What to do about parachute mitral valve anomalies

Parachute-like mitral stenosis is usually treated surgically with mitral valvuloplasty and mitral valve replacement. Patients with mitral stenosis who are dynamically stable and have no obvious clinical symptoms can also be observed and treated conservatively.
Parachute-like mitral stenosis is a congenital form of mitral stenosis in which the main pathologic change is papillary muscle fusion resulting in attachment of the mitral tendon cords to a single dominant papillary muscle, resulting in failure of the mitral valve to open completely during ventricular diastole.
Surgical treatments such as mitral valvuloplasty and mitral valve replacement are preferred for parachute-type mitral valve malformations, in which mitral valvuloplasty utilizes the mechanical force of balloon dilatation to detach the junction of adherent mitral leaflets in order to alleviate the degree of orifice stenosis.
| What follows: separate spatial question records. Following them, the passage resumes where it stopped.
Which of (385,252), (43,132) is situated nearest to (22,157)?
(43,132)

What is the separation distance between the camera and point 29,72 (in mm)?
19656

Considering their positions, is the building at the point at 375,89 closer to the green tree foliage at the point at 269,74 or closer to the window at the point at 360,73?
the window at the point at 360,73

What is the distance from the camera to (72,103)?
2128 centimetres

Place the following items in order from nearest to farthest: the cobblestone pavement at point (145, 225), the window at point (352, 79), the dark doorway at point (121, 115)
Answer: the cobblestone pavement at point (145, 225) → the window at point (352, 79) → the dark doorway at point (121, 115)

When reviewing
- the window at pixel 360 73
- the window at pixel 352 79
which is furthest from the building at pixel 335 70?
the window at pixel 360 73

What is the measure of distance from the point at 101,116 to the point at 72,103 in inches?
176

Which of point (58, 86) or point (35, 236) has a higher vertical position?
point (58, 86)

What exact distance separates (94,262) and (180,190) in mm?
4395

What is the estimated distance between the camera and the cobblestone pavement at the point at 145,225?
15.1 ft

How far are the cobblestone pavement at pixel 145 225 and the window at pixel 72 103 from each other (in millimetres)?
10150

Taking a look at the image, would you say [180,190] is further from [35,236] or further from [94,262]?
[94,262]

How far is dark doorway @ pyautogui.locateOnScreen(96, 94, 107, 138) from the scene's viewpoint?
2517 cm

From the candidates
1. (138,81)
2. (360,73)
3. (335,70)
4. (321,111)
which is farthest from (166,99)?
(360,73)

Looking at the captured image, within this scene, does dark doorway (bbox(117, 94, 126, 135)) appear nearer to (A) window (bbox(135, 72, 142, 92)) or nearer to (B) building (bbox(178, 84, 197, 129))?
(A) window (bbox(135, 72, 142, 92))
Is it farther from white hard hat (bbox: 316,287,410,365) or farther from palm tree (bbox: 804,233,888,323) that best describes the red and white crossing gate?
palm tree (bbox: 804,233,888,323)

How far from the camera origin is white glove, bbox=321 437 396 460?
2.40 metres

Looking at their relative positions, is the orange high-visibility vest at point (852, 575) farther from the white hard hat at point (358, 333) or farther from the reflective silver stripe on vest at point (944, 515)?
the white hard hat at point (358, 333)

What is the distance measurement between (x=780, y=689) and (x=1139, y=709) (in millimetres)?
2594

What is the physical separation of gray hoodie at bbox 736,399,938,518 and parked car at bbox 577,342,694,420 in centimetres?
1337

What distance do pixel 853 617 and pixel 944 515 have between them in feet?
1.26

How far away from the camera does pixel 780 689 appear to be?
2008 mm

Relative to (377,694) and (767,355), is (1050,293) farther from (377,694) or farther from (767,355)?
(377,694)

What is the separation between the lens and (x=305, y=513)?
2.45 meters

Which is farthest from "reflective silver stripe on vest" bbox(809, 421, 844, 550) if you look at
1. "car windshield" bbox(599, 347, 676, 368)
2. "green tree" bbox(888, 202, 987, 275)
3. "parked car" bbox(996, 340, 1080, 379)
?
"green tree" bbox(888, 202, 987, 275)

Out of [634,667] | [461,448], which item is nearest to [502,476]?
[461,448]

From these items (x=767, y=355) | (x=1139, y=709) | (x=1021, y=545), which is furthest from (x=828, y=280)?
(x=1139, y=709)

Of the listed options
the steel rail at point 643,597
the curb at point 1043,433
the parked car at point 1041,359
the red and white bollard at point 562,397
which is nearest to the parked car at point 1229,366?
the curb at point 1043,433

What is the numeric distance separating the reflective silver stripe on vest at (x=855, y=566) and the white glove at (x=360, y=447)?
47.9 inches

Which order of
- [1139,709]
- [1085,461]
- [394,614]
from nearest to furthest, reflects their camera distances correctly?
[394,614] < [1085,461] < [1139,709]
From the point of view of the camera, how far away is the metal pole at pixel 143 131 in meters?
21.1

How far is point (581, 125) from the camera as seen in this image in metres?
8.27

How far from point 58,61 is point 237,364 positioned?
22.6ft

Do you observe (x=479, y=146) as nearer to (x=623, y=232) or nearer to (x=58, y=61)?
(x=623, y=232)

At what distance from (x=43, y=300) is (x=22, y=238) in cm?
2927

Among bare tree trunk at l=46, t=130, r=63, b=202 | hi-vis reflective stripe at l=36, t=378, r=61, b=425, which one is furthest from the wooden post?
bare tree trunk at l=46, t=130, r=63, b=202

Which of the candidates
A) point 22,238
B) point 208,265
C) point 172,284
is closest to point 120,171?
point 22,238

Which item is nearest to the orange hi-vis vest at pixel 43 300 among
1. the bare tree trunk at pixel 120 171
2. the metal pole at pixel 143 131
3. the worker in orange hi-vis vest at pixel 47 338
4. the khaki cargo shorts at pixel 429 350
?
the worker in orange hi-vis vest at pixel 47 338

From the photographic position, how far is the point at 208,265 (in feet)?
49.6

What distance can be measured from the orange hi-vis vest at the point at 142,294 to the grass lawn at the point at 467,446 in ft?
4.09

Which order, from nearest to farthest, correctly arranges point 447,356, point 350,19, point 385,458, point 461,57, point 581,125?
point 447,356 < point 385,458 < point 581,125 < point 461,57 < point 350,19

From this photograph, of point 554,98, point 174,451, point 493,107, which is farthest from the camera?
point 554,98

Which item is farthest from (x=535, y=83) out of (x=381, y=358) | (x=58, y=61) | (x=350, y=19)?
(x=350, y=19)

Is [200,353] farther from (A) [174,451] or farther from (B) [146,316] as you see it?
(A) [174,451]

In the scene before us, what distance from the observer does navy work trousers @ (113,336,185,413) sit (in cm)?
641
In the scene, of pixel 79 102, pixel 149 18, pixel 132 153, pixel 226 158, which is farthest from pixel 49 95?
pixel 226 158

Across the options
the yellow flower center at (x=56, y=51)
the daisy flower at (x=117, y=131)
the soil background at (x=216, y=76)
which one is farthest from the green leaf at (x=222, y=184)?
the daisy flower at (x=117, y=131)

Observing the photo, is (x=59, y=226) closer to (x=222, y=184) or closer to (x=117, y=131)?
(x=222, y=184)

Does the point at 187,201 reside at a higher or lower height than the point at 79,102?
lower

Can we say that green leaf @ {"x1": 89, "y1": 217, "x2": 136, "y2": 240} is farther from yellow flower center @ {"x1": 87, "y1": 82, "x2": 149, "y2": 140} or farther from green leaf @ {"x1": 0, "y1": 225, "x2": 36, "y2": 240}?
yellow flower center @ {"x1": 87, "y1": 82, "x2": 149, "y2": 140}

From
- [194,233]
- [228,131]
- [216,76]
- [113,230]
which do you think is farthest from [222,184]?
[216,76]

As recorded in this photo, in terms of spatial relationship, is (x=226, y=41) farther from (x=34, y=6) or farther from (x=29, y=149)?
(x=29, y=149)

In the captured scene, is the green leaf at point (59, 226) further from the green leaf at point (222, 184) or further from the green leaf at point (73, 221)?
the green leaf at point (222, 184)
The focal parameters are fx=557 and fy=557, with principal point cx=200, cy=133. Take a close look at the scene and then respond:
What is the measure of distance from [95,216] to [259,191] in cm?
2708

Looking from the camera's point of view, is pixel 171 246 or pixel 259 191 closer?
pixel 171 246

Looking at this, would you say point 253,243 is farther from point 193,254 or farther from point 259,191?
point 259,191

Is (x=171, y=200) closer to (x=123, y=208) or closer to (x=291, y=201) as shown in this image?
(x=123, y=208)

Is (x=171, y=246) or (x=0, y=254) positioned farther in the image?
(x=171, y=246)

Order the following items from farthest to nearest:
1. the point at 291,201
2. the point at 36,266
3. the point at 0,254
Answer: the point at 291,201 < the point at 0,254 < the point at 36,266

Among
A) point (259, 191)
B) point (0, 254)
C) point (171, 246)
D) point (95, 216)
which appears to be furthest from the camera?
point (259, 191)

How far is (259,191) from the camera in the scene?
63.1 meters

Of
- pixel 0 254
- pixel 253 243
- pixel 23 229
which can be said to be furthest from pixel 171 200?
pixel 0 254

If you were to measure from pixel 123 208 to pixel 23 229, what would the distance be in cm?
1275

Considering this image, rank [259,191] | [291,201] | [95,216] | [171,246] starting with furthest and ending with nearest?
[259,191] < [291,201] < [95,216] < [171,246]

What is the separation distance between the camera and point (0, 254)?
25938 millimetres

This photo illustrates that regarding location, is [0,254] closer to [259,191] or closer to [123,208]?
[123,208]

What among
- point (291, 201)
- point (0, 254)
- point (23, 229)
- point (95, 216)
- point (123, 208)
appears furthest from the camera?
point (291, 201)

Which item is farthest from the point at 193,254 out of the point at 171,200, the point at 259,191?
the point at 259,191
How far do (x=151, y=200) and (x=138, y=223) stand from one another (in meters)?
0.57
Mitral valve replacement is a thoracic and cardiovascular surgical procedure that replaces an existing diseased or abnormal heart valve with a prosthetic valve. By replacing the mitral valve, the patient’s impaired heart function can be relieved.
If parachute mitral valve deformity occurs, it is necessary to consult a doctor in a timely manner, under the guidance of a professional physician to avoid delays in treatment.